O diploma do Governo baseia-se num acórdão do Supremo Tribunal Administrativo (STA) de 6 de março 2014 que restringe a possibilidade de voltar ao regime de proteção social da Função Pública aos trabalhadores com continuidade do vínculo público, mesmo que tenha havido mudança de instituição. Mas esta posição do Supremo contraria centenas de decisões de tribunais que foram favoráveis ao regresso de trabalhadores que saíram do Estado e voltaram mais tarde, daí a decisão de Marcelo não deixar passar o diploma do Executivo.

Até ao final de abril, foram reinscritos quase 11,7 mil trabalhadores

Até ao final de abril deste ano, foram reinscritos na CGA 11.669 trabalhadores, segundo dados do Governo avançados pela agência Lusa. A maioria, isto é, mais de 9 mil, são professores.

Com a aprovação do decreto, agora barrado por Marcelo Rebelo de Sousa, o Governo pretendia pôr fim a um braço de ferro criado, no final do ano passado, entre as estruturas sindicais representativas do Estado, nomeadamente a Frente Comum, e o Ministério do Trabalho liderado por Ana Mendes Godinho. Em julho de 2023, a CGA anunciou a possibilidade de os trabalhadores voltarem ao sistema, na sequência de várias sentenças de tribunais que deram razão aos funcionários públicos que estiveram inscritos antes de 1 de janeiro de 2006, depois saíram, e agora regressaram ao Estado. Mas o então Governo de maioria absoluta socialista decidiu suspender essa circular em novembro até avaliar os seus impactos. Ou seja, a CGA só estava a aceitar reinscrições de trabalhadores com sentenças favoráveis.

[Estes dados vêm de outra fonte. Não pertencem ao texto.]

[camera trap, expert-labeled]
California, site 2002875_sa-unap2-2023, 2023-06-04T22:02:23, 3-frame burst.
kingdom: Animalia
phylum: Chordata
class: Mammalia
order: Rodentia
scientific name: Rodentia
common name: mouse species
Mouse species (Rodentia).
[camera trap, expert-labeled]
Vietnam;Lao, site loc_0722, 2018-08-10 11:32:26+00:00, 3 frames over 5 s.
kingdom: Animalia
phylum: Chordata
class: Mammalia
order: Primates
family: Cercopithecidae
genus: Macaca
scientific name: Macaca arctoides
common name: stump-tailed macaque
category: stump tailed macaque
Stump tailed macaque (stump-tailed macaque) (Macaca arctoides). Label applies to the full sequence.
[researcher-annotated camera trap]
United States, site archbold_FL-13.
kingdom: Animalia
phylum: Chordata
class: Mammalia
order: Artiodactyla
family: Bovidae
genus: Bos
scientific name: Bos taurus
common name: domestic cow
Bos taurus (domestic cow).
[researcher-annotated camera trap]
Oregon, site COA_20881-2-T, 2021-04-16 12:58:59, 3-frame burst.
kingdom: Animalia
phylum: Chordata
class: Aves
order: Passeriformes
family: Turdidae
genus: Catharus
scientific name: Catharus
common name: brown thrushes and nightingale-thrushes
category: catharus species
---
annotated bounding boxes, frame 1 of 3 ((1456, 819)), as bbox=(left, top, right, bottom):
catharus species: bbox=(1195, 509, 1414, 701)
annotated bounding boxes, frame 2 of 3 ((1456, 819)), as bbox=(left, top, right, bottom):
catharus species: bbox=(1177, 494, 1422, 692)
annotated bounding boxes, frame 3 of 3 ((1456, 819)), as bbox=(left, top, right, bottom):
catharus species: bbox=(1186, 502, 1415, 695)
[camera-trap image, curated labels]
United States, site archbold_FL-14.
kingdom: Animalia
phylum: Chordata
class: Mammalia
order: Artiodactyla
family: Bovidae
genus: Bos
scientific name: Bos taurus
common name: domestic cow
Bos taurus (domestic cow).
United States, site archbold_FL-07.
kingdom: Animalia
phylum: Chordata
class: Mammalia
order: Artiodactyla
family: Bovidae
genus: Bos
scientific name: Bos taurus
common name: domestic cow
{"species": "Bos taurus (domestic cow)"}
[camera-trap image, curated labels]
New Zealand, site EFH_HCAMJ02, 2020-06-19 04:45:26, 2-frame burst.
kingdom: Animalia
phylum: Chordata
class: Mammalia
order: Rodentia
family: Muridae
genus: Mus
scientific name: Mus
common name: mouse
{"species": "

Se a norma do Governo passasse em Belém, a CGA só poderia reintegrar funcionários públicos que nunca saíram do Estado, mas que apenas mudaram de posição ou instituição pública e que, por esse motivo, cessaram a inscrição no sistema de proteção social. Ou seja, quem tivesse caído no desemprego ou tivesse ido para o privado, após 1 de janeiro de 2006, e agora voltasse a exercer funções pública ficaria excluído.

Uma das razões que levaram os funcionários públicos a querer voltar à CGA tem a ver com o regime das baixas por doença, que é mais benéfico do que o da Segurança Social. Assim, na Caixa Geral de Aposentações, nos três primeiros dias de incapacidade, não há direito a compensação alguma, sendo que a partir do 4.º e até ao 30.º dia de baixa o trabalhador recebe 90% do ordenado. Na Segurança Social, os primeiros três dias também não são remunerados, mas a partir daí e até ao 30.º dia, o subsídio corresponde a apenas 55% do salário.

A partir de 1 de janeiro de 2006, a CGA passou a ser um sistema fechado e deixou de receber novos subscritores. Assim, os trabalhadores que iniciaram ou reiniciaram funções depois de 31 de dezembro de 2005 passaram a estar inscritos no regime geral da Segurança Social.